Votre objectif: Réécrivez le passage de l'extrait de débat parlementaire ci-dessous qui s'ouvre sur les mots « Debut de section - PermalienPhoto » et se ferme sur « voire plusieurs semaines. », en renommant « réforme » en « révision ».

Debut de section - Permalien
Roger Karoutchi, secrétaire d'État

C’est faux !

Debut de section - PermalienPhoto de Éliane Assassi

Prouvez-le, monsieur Karoutchi !

Quelle peut être, dans ces conditions, la sécurité juridique ? Quelle lisibilité de la loi peut-on avoir ? Comment le citoyen lambda, qui est censé ne pas ignorer la loi, peut-il s’y retrouver ?

La dégradation du travail législatif va s’accentuer, demain, avec ce texte qui réduit le temps du débat, le temps d’examen des textes et le droit de les amender pour les améliorer.

La lutte contre l’obstruction n’est donc pas le vrai motif de cette réforme. Ce que vous voulez, c’est museler l’opposition parlementaire.

Ce qui vous gêne, lorsque l’opposition dépose beaucoup d’amendements sur un texte, c’est que les débats en séance publique se prolongent sur plusieurs jours, voire plusieurs semaines.

Ce qui vous gêne, c’est que ce temps soit mis à profit pour faire connaître à l’opinion publique les aspects pernicieux de tel ou tel projet de loi et que celle-ci puisse alors se mobiliser contre des réformes qu’elle juge néfastes.

Données en entrée:
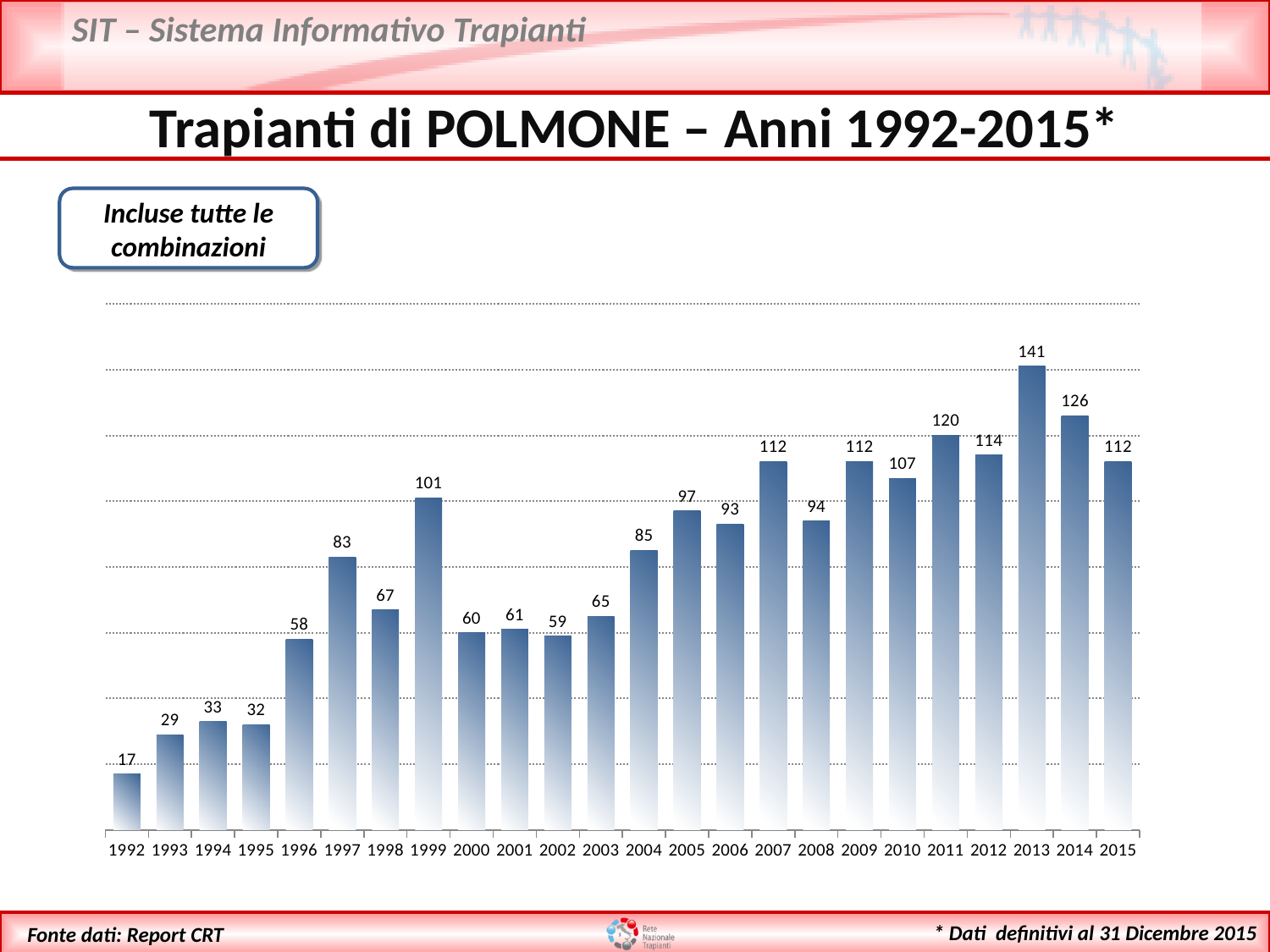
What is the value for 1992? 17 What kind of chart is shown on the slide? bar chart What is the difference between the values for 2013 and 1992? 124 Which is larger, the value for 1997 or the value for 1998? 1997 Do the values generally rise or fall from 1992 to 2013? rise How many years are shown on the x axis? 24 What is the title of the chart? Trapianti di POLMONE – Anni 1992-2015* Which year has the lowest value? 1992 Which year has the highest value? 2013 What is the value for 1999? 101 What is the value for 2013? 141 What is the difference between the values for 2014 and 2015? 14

Solution proposée:
Debut de section - PermalienPhoto de Éliane Assassi

Prouvez-le, monsieur Karoutchi !

Quelle peut être, dans ces conditions, la sécurité juridique ? Quelle lisibilité de la loi peut-on avoir ? Comment le citoyen lambda, qui est censé ne pas ignorer la loi, peut-il s’y retrouver ?

La dégradation du travail législatif va s’accentuer, demain, avec ce texte qui réduit le temps du débat, le temps d’examen des textes et le droit de les amender pour les améliorer.

La lutte contre l’obstruction n’est donc pas le vrai motif de cette révision. Ce que vous voulez, c’est museler l’opposition parlementaire.

Ce qui vous gêne, lorsque l’opposition dépose beaucoup d’amendements sur un texte, c’est que les débats en séance publique se prolongent sur plusieurs jours, voire plusieurs semaines.